The contraction is the result of natural market forces. It’s healthy. It’s probably been overdue.


We feel Sarbanes Oxley should be modified to be scale appropriate. And in fact there was a major study undertaken when Christopher Cox was chairman of the SEC. It came up with a whole series of recommendations that we recently highlighted at a conference with Treasury Secretary Timothy Geithner. We hope that some of those become adopted.

Q: How will they work?


The smallest companies should be exempted from significant portions of Sarbanes Oxley. Midsized companies should be exempted from a smaller percentage of Sarbanes Oxley. And big companies should of course be subject to Sarbanes Oxley as they are today.

Q: What other issues are at the top of your agenda?


Another major area is the Spitzer accord. The Spitzer accord was a response to the fact that research analyst reports were too tightly involved in the investment banking process. The trouble is research coverage went away for all but the largest companies in the economy. So when we’ve got a $100 or $200 million company that goes public, it all but gets ignored by institutional investors cause there are no third party analysts out there telling the story.

Q: How do you change this?


The Spitzer accord is a consent degree. It recently came up for renewal and the investment banks signed it because none of them are making money in research any more. I’d like to see federal legislation to supersede the Spitzer accord under a regulatory framework that allows research coverage to go back to what it was 15 years ago.
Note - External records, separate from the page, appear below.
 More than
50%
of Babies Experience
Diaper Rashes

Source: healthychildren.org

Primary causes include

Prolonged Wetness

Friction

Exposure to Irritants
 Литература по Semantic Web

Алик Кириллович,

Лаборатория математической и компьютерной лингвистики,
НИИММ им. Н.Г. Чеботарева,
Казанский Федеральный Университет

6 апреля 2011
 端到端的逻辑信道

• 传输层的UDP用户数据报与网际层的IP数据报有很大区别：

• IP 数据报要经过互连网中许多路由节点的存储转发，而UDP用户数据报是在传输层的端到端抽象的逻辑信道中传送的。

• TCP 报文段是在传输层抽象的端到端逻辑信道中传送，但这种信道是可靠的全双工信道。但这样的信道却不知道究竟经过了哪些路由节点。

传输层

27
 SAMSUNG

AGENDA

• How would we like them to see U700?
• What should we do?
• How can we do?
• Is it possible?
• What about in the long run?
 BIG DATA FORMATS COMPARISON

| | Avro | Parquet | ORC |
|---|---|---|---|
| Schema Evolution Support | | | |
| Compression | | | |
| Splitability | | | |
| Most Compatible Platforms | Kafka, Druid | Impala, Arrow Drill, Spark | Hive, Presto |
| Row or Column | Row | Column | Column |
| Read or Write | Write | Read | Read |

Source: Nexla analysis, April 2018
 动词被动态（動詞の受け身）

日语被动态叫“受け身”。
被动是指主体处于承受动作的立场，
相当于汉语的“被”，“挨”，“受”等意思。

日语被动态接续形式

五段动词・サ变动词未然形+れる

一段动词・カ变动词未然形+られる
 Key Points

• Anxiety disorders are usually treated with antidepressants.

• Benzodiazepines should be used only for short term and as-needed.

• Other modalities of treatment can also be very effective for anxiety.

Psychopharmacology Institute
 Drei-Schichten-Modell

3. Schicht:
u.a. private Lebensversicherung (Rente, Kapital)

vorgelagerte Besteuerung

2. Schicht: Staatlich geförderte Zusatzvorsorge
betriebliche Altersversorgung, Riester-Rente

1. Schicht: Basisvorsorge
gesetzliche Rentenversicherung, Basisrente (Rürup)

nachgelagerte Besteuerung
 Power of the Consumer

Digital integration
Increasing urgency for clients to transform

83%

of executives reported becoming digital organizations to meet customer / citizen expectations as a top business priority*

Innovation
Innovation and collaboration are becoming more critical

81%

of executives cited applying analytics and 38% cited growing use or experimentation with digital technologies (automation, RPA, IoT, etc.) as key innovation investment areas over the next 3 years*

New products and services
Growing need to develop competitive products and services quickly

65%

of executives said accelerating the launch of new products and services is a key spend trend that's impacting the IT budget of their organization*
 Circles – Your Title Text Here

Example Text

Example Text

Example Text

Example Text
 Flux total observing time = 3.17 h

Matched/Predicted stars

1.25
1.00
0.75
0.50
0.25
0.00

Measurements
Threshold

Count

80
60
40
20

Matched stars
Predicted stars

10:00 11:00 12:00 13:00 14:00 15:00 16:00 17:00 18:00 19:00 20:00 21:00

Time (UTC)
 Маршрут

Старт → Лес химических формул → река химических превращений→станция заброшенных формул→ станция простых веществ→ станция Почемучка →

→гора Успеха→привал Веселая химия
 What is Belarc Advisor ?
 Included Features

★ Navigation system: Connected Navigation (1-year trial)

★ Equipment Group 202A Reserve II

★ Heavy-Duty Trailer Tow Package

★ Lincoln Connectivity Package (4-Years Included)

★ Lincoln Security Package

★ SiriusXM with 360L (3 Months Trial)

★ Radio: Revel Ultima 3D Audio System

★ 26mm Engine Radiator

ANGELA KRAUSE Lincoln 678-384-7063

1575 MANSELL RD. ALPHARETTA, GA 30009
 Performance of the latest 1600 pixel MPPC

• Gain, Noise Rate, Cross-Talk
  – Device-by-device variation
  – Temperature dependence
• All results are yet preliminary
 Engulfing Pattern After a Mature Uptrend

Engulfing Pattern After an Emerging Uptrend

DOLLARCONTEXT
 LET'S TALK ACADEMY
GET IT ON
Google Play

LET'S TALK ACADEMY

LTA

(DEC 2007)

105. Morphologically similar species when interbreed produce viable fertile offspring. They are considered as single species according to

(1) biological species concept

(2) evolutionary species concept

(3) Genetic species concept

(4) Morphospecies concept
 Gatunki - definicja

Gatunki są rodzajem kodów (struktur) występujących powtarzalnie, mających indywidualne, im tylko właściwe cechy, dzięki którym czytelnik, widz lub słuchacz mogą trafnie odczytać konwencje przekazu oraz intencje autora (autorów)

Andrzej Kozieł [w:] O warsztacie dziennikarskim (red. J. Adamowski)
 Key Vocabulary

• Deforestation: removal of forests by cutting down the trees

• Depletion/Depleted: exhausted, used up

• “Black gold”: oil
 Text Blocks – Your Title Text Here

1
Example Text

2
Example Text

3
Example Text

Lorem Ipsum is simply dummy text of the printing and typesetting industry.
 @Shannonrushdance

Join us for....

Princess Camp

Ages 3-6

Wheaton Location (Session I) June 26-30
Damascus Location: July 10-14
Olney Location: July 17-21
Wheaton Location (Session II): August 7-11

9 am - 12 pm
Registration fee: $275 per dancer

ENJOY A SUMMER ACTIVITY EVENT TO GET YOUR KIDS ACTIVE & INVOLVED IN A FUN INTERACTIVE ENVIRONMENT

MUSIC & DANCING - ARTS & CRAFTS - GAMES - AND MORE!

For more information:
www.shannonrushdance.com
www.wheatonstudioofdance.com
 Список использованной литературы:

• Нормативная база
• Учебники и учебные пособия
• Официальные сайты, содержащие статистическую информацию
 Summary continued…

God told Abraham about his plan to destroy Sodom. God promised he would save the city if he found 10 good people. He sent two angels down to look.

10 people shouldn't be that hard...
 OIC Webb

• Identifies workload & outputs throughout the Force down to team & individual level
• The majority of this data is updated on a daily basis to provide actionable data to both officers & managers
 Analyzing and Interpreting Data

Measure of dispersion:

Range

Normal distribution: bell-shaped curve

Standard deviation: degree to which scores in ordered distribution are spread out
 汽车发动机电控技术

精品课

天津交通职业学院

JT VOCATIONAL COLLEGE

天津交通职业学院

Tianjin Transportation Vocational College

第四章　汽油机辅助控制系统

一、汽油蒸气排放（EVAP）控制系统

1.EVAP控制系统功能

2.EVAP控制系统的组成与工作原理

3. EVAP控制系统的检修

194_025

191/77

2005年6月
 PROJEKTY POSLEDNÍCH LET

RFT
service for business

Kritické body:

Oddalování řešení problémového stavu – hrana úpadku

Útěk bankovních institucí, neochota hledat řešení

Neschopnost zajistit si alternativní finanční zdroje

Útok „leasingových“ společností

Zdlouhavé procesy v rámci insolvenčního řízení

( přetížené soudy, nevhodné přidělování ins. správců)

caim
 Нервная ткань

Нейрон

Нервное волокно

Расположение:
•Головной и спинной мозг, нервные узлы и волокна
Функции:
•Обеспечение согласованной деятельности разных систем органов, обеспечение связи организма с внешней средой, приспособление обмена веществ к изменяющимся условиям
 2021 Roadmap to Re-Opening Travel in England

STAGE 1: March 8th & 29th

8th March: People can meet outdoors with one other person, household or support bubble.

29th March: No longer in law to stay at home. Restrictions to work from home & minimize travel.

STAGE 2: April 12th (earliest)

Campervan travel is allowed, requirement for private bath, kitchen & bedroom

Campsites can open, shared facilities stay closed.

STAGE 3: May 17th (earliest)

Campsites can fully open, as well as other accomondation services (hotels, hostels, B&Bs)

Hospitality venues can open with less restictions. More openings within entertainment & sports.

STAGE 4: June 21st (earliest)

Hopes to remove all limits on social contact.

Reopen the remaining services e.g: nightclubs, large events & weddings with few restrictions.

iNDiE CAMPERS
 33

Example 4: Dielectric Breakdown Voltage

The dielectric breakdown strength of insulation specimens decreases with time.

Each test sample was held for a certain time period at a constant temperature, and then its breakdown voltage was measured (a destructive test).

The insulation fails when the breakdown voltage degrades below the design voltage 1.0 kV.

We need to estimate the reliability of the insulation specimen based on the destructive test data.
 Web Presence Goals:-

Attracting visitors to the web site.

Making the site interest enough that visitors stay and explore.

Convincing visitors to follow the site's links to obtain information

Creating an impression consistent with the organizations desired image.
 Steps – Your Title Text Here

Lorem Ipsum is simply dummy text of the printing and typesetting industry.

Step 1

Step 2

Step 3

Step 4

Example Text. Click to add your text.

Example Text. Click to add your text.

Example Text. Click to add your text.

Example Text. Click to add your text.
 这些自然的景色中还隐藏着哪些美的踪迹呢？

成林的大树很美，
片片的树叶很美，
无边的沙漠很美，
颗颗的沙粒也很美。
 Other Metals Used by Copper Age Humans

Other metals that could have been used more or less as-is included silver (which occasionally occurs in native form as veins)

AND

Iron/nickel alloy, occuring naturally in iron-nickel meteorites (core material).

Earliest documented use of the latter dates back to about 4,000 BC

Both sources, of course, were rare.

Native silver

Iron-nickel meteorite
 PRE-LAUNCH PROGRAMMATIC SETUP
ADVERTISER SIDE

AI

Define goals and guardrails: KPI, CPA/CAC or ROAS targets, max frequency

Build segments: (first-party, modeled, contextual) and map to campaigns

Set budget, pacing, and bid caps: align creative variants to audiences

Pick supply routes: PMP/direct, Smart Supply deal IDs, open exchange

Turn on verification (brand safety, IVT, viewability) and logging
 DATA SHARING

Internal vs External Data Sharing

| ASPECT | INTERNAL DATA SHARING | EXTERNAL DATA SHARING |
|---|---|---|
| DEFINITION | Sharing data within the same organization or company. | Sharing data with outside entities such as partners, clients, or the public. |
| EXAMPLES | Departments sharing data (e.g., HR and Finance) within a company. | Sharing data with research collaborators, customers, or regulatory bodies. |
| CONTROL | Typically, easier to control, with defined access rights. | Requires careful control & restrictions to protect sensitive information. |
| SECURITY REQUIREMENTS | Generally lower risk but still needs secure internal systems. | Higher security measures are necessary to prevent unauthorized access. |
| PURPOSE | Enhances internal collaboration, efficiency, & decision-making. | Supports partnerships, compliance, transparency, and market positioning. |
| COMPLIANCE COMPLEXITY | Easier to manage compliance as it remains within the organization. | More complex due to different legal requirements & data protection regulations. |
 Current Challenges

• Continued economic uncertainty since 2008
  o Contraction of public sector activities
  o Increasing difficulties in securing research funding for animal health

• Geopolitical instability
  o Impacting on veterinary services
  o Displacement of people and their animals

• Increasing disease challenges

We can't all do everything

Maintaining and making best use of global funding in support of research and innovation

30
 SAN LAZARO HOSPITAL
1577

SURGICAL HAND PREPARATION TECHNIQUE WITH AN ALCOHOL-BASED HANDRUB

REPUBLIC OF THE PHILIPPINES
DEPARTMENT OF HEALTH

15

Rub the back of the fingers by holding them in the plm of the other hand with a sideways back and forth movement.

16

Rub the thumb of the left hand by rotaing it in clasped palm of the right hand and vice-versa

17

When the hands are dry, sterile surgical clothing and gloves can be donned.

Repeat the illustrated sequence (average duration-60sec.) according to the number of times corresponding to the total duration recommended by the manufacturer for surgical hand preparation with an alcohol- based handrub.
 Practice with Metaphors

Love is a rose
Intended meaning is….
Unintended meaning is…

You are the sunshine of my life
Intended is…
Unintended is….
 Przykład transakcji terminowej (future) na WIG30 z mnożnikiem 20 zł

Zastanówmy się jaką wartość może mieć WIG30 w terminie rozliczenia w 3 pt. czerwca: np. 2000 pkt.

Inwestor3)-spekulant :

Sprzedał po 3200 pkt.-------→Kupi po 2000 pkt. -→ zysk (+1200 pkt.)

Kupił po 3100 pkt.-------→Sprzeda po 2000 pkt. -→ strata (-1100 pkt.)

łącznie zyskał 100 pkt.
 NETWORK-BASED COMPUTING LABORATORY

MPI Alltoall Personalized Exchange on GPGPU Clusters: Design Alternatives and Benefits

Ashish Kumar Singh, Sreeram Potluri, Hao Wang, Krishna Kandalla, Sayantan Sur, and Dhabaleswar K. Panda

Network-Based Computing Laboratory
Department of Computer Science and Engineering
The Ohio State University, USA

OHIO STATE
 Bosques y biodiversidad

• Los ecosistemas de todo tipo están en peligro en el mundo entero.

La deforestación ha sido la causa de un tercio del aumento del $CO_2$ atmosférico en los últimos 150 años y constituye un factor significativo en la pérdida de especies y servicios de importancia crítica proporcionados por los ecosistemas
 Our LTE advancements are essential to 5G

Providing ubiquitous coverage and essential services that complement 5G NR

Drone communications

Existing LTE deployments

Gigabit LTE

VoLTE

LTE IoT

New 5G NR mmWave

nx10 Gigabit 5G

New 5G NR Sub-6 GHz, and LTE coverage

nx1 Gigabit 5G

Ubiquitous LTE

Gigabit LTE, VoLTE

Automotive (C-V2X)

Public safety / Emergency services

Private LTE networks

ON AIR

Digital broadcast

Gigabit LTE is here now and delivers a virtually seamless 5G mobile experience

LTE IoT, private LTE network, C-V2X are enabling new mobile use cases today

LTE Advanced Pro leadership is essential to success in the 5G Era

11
You realize an investment banker can’t sit in the same room with a research analyst?

Q: What would you like to accomplish on the immigration front?


If you get anyone in a room alone and ask if it is in the best interests of the United States to not allow people to work here if they have needed skills, people would agree that’s crazy. And yet regularly, people graduate from MIT and have to go back to their home country. And of course they may start a company in their home country that may compete with a U.S. company.

Q: What’s the solution?


The reason we don’t get good immigration reform is because the high-skill end of immigration reform is hostage to the low-skill end of immigration reform. Those two issues need to be politically de-coupled.

Q: What is the biggest challenge facing the U.S. venture capital business today?


Venture capital has been a wonderful engine for growth and competitiveness in the United States. For the last 30 to 40 years, we’ve effectively had a monopoly on it. The rest of the world has taken notice. At this point we no longer are the only game in town.

Q: What do you mean?


The Chinese, for example, built a very robust venture industry, which has very rapidly become highly skilled and domesticated. It started out with U.S. venture firms operating there and U.S. venture firms having affiliates there. Now the Chinese are doing it on their own with RMB-denominated funds. Our startups are no longer alone.

Q: In regards to venture funds, will fund size change?


The contraction is the size of funds will stabilize. That’s a very healthy phenomenon.

Q: Where will it stabilize?


A very typical number now is $400 million. While there are many examples of larger funds and smaller funds, it seems to be the coming sweet spot. There are going to be very few $1 billion funds.

Q: Should the NVCA become involved in slowing or halting the contraction of the VC industry?


The contraction is the result of natural market forces. It’s healthy. It’s probably been overdue. I don’t think it is the role of the NVCA to try to hold back forces of nature. I don’t think we should try to do something about it.